Przerwa. W każdej przerwie pokazują Clooneya, który wszystkich wokół zagaduje. Ten to umie networkować. Ja jestem na etapie wcinania pistacji.
Jessica Biel ma piękną suknię. No w końcu któraś się postarała.
Prezentuje nagrodę za:
- Najlepszy aktor w komedii lub musicalu dla Francuza Jeana Dujardina za „The Artist”. Pokonał Golinga, którego nie ma na gali 🙁 Francuz jak to Francuz nie mówi po angielsku. Potrafi za to być niemy.
A na stołach leje się szampan. Kolejna przerwa. Zbliżamy się do finału więc jest ich coraz więcej.
- Najlepsza aktorka w dramacie – z rąk Colina Firtha nagrodę otrzymuje Meryl Streep! Znowu ?! Żelazna Dama powróciła. Przeklina bo zapomniała okularów i musi mówić z głowy. Okulary wędrują do niej przez salę ale przechwytuje je David Fincher. Meryl wymienia Mię Wasikowską i jej wielką rolę w „Jane Eyre”. Miło.
- Najlepsza komedia bądź musical: „The Artist”. Francuzi i Belgowie mają udany wieczór. Pies na scenie! „The Artist” jest kolejnym psim filmem.

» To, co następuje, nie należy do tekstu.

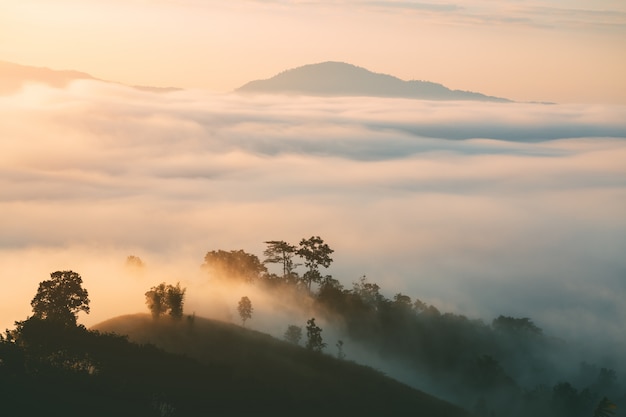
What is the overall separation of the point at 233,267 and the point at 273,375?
230 ft

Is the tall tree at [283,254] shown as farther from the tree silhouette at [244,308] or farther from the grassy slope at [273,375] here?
the grassy slope at [273,375]

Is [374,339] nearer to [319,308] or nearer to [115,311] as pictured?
[319,308]

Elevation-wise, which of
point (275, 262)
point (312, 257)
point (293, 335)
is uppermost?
point (312, 257)

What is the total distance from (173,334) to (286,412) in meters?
22.1

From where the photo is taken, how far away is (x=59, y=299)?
295ft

Zostały jeszcze tylko 2 kategorie.
- Śliczna Natalie Portman wręcza nagrodę dla najlepszego aktora w dramacie. Niestety nie Michael Fassbender, który jest na sali 🙁 Ale George Clooney za „Spadkobierców”. Piszą o nim, że to Cary Grant naszych czasów (odwrócone inicjały nie są więc przypadkowe). Niech ma. George przynajmniej wspomina Fassnendera dzięki czemu kamery go pokazują.
- A najlepszy film 2011 to niby: „Spadkobiercy”. Po wcześniejszej nagrodzie było to już oczywiste. Widziałam i podobał mi się ale ponieważ nie widziałam wszystkich nominowanych nie mogę ocenić tego werdyktu. Mam jednak podejrzenia, że to może być wybór dość kontrowersyjny.
Well, to by było na tyle. Gala za nami. Nabrałam po niej apetytu na „Artystę”. „Bardzo niebezpieczne byłoby myśleć, że te nagrody mają jakieś większe znaczenie. Nie mają.” I takie też jest moje zdanie.
Dzień Dobry i Dobranoc!
gala w pigułce, coś pięknego, wiem co się działo i w dodatku się wyspałam
co do werdyktu- szczerze mi się nie podoba, cóż może poza Rozstaniem… ;))
gala była nuuudna, ale nieprzewidywalna jeśli chodzi o nagrody. Może Oscary poprawią niektóre wpadki.
A mnie się wydaje, że dość przewidywalna jednak. Tak jak nominacje Oscarów. No ale to zobaczymy jutro:)
Chodziło mi to, że nie ma takich 100% pewniaków jakimi był kiedyś "Slumdog" albo w zeszłym roku Natalie Portman na przykład. Wszystko może się porozkładać w bardzo różny sposób.